Texto de lectura →
=-=-=-=-=

El salto a la Europa política coincidió en el tiempo con la desintegración de la Unión Soviética y del Pacto de Varsovia. Estados que recuperaban su libertad llamaban a las puertas de la Unión para incorporarse a la comunidad de naciones que representaba la tradición, valores, principios y, sobre todo, el compromiso con la democracia y el bienestar económico europeos. Avanzar en la integración al tiempo que se ampliaba el número de miembros era un cometido tan insensato como inevitable. Así se asumió y es de reconocer el alto coste que se ha tenido que pagar por ello.
Desde entonces, la Unión ha tenido que hacer frente a la Gran Depresión iniciada el año 2007, que puso fin a los intentos de establecer el «orden liberal» en el conjunto del planeta, a la COVID-19, a la crisis económica consiguiente y ahora a la guerra de Ucrania, con efectos gravosos sobre la previa situación económica. Todo ello ha tenido costes importantes, tanto en la cohesión interna como en el abandono de objetivos irrenunciables, que caracterizan nuestra situación actual.
La Gran Depresión, junto con los efectos del proceso globalizador, dio paso a una generalizada crítica a las élites políticas y corporativas. Nuevos partidos políticos surgieron, renovando el debate político y alterando, en mayor o menor medida según el país, el sistema de partidos. El Parlamento Europeo es hoy expresión de esos cambios. Igualmente, la salida del Reino Unido de la Unión no puede explicarse sin recurrir a este entorno histórico. Con el paso del tiempo la crítica ha disminuido y con ella el euroescepticismo. La razón hay que buscarla tanto en el ejemplo británico, paradigmático sobre lo que puede ocurrir cuando se abandona la Unión, como por el papel jugado por la Comisión en estos últimos años, asumiendo el liderazgo, le correspondiera o no, para dar respuesta al grave conjunto de circunstancias que hemos vivido. Los estudios de opinión recogen este cambio de actitud.

=-=-=-=-=

Datos de razonamiento sobre geometría de escenas →
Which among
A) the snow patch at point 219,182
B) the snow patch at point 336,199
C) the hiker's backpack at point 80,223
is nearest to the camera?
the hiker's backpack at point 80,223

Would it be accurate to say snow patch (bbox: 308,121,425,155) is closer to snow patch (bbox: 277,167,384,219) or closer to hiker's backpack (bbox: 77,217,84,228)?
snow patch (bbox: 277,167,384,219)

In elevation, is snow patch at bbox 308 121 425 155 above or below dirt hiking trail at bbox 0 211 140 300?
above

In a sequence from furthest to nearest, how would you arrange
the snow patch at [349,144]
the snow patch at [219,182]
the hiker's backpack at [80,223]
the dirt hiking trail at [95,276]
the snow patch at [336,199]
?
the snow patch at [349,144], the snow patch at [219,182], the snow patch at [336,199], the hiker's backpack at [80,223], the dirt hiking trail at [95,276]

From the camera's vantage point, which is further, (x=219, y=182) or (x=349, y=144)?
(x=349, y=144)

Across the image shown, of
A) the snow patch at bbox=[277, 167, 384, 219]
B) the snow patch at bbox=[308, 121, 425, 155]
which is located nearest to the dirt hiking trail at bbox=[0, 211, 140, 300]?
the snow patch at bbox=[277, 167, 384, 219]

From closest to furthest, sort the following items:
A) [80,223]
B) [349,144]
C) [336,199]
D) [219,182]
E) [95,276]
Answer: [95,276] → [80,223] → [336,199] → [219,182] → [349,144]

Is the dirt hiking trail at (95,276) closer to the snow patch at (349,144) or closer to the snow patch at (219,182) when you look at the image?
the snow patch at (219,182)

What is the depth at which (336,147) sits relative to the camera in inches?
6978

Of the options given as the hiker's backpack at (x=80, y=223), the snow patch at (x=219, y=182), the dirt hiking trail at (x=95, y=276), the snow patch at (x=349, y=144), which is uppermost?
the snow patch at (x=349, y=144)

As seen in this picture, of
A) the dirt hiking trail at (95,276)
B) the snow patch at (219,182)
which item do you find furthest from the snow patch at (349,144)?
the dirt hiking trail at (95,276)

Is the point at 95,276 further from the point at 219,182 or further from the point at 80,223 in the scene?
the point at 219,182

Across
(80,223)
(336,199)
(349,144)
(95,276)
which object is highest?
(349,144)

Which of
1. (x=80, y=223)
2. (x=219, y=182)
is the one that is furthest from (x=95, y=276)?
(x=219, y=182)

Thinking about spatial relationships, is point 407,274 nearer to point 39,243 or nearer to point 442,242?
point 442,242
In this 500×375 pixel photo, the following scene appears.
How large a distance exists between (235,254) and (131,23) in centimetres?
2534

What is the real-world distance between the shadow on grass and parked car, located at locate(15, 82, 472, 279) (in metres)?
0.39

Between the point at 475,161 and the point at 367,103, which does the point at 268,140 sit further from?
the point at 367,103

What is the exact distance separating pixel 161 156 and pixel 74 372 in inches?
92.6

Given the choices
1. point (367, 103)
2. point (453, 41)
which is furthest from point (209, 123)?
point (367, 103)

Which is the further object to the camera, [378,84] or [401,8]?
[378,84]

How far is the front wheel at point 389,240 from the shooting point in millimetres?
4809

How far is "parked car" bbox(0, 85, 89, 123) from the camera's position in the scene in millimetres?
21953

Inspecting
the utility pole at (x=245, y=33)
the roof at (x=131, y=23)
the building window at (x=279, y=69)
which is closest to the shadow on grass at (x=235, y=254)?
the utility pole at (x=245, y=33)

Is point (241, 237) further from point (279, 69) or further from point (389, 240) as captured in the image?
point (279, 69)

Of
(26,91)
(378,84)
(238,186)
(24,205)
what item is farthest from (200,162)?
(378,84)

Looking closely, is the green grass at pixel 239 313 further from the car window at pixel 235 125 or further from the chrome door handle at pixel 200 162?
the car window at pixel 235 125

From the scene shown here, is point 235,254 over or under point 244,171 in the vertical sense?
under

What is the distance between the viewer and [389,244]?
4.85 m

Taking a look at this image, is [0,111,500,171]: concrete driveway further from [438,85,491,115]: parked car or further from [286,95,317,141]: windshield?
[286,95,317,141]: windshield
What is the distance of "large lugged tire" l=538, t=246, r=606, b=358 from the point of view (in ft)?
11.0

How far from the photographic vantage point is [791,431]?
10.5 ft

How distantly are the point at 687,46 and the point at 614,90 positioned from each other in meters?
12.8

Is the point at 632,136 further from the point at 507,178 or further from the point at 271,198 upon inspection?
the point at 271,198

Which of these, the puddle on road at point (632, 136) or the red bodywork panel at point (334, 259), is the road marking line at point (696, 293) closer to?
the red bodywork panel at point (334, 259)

=-=-=-=-=

Acciones requeridas →
1) Enumere los acontecimientos a los que, según el texto sobre la Unión Europea, la Unión ha tenido que hacer frente «desde entonces».
2) Prosiga el texto sobre la Unión Europea a partir de su última oración.

Conjunto de respuestas →
1)
- La Gran Depresión iniciada el año 2007
- La COVID-19
- La crisis económica consiguiente
- La guerra de Ucrania

2)
La intensidad de los debates internos nos ha llevado a descuidar alguno de los temas más importantes de nuestro tiempo. Me refiero a la agenda de innovación que nos tiene que permitir seguir siendo un actor de referencia en el mundo que está surgiendo de la IV Revolución Industrial o Revolución Digital. Pese al empeño que la Comisión y el Parla-mento han puesto en este objetivo, la sucesión de crisis y el comportamiento de buena parte de los gobiernos nacionales, entre los que destaca el nuestro, no han permitido alcanzar las metas deseadas. Es mucho el camino por recorrer en este terreno.
La Unión es hoy el instrumento del que los europeos disponemos para poder competir tanto en un entorno global como en el marco de la Revolución Digital. El tamaño cuenta y los viejos estados europeos carecen de él. Sólo juntos podremos ser una referencia en el futuro inmediato. Sin embargo, no todo es agenda de futuro. Algunos de los objetivos de décadas pasadas, que ingenuamente pensábamos haber consolidado, emergen como problemas del presente y del futuro. El cáncer del nacionalismo resurge del mismo modo que la crisis de las clases medias, consecuencia de los efectos de la globalización y de la Revolución Digital, reabre la «cuestión social».
Las revoluciones industriales suponen cambios sociales que acaban por modificar, vía reforma o revolución, los sistemas políticos. El modelo de democracia que hemos conocido ya está cambiando. Eso no es un problema, pero sí lo es su desaparición. Los enemigos de la democracia, desde la derecha o desde la izquierda, que durante décadas han estado bajo control crecen hoy aprovechando la perplejidad o rechazo que en muchos europeos provocan los cambios que estamos viviendo. De nuevo, el primer reto de la Unión es garantizar la democracia en Europa.